**Texto do exercício**:
O ano de 2023 já foi encerrado, mas o de 2022 ainda não acabou para o mundo político. Existe uma expectativa sobre a continuidade ou não da divisão entre lulistas e bolsonaristas nas eleições deste outubro, um tipo de terceiro turno disputado entre prefeitos.
Mas não há flores para os petistas na esquerda e muito menos para a direita em 2024.
Bolsonaro
Após ser derrotado quando tentava a reeleição, Bolsonaro (PL) se viu na situação curiosa de quem fracassa com votação alta. Perde o cargo, mas poderia manter um patrimônio eleitoral.
Rapidamente, o seu partido enxergou nisso uma oportunidade para as disputas municipais. A força do bolsonarismo poderia garantir eleições importantes em capitais, levar o lulopetismo a uma derrota nas prefeituras e encaminhar a direita ao Planalto outra vez em 2026.

**Dados registrados**:
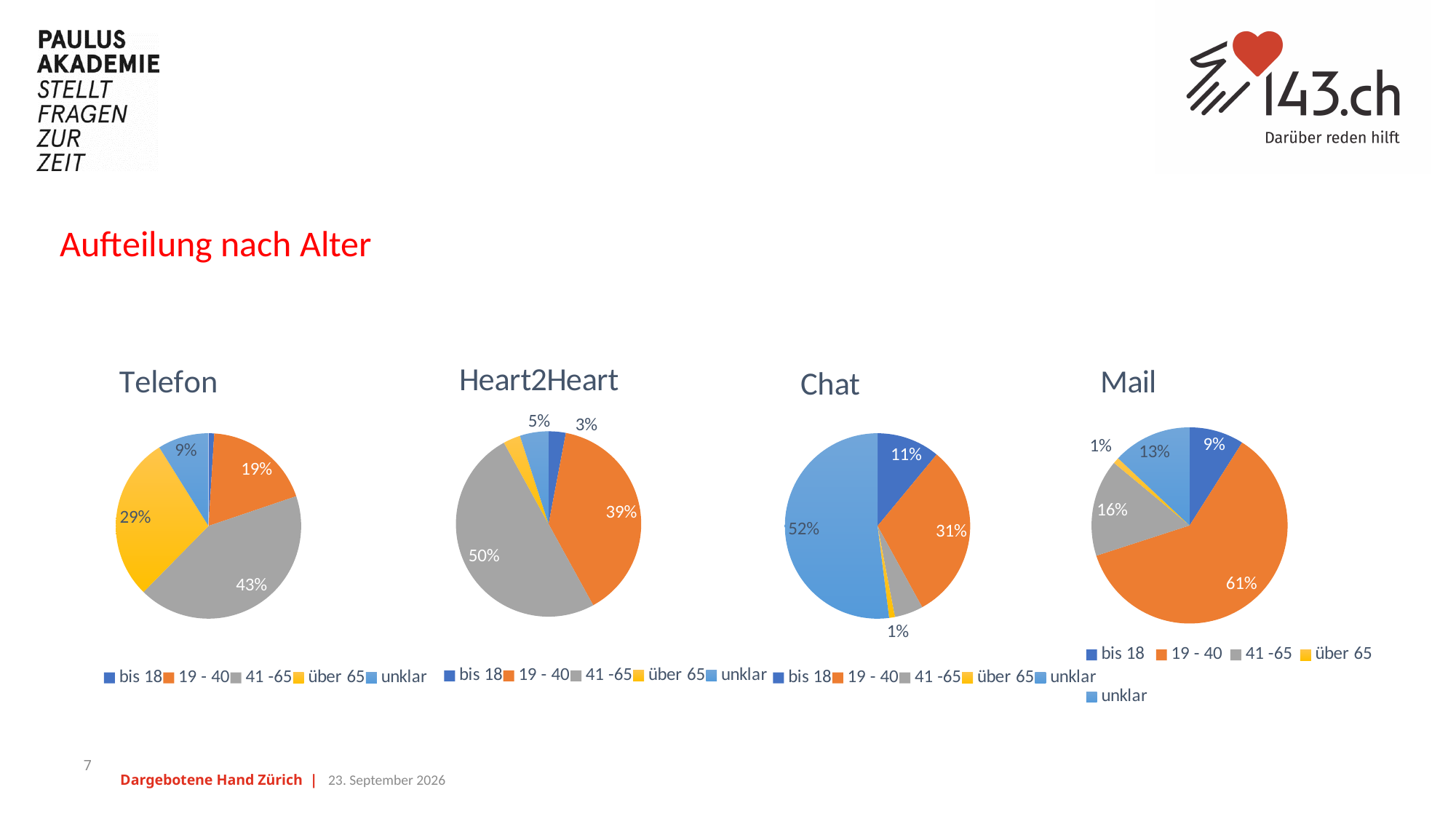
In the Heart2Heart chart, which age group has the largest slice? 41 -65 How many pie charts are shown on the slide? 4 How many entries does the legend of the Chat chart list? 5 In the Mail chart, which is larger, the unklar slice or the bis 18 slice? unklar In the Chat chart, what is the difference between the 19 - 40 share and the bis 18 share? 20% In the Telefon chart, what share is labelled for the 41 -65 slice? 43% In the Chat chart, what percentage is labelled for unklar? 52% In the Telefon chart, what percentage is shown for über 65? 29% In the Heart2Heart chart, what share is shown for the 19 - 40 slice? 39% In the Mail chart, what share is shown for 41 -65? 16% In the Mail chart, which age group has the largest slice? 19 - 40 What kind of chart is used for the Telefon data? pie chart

**Enunciado da tarefa**:
Dê sequência ao texto sobre Bolsonaro e as eleições municipais de 2024, começando logo depois da última frase dele.

**Sua resposta**:
Para garantir isso e ser um tipo de garoto propaganda/influencer do PL, o ex-presidente ganhou cargo, sala, equipe e salário de mais de R$ 40 mil pagos pela sigla.
O plano era bom. O problema, como sempre, é a realidade.
Sem fidelidade
Esse patrimônio eleitoral do ex-presidente tem um defeito de fabricação que é a formação dele. Há pouca fidelidade porque a comunicação de Bolsonaro sempre foi falha. E isso atraiu um grupo heterogêneo de apoiadores.
O lulopetismo está tomado por militantes carregando suas bandeiras mais ou menos uniformes, incluindo as tolices ingênuas ou fabricadas. Já os bolsonaristas, com poucas exceções, estavam divididos entre radicais inconsequentes, pragmáticos conscientes e aliados fisiológicos.
Fora isso, há um Gilson Machado (PL) aqui e ali. O pernambucano é um dos poucos que não se enquadra nessas três categorias. Mas é uma raridade.
A vida seguiu
Depois das eleições perdidas, os radicais invadiram os três poderes em janeiro de 2023, foram presos e muitos se afastaram quando se sentiram abandonados pelo líder.
Os pragmáticos se afastaram quando Bolsonaro ficou inelegível, porque entendem que não há "esperança" no curto prazo.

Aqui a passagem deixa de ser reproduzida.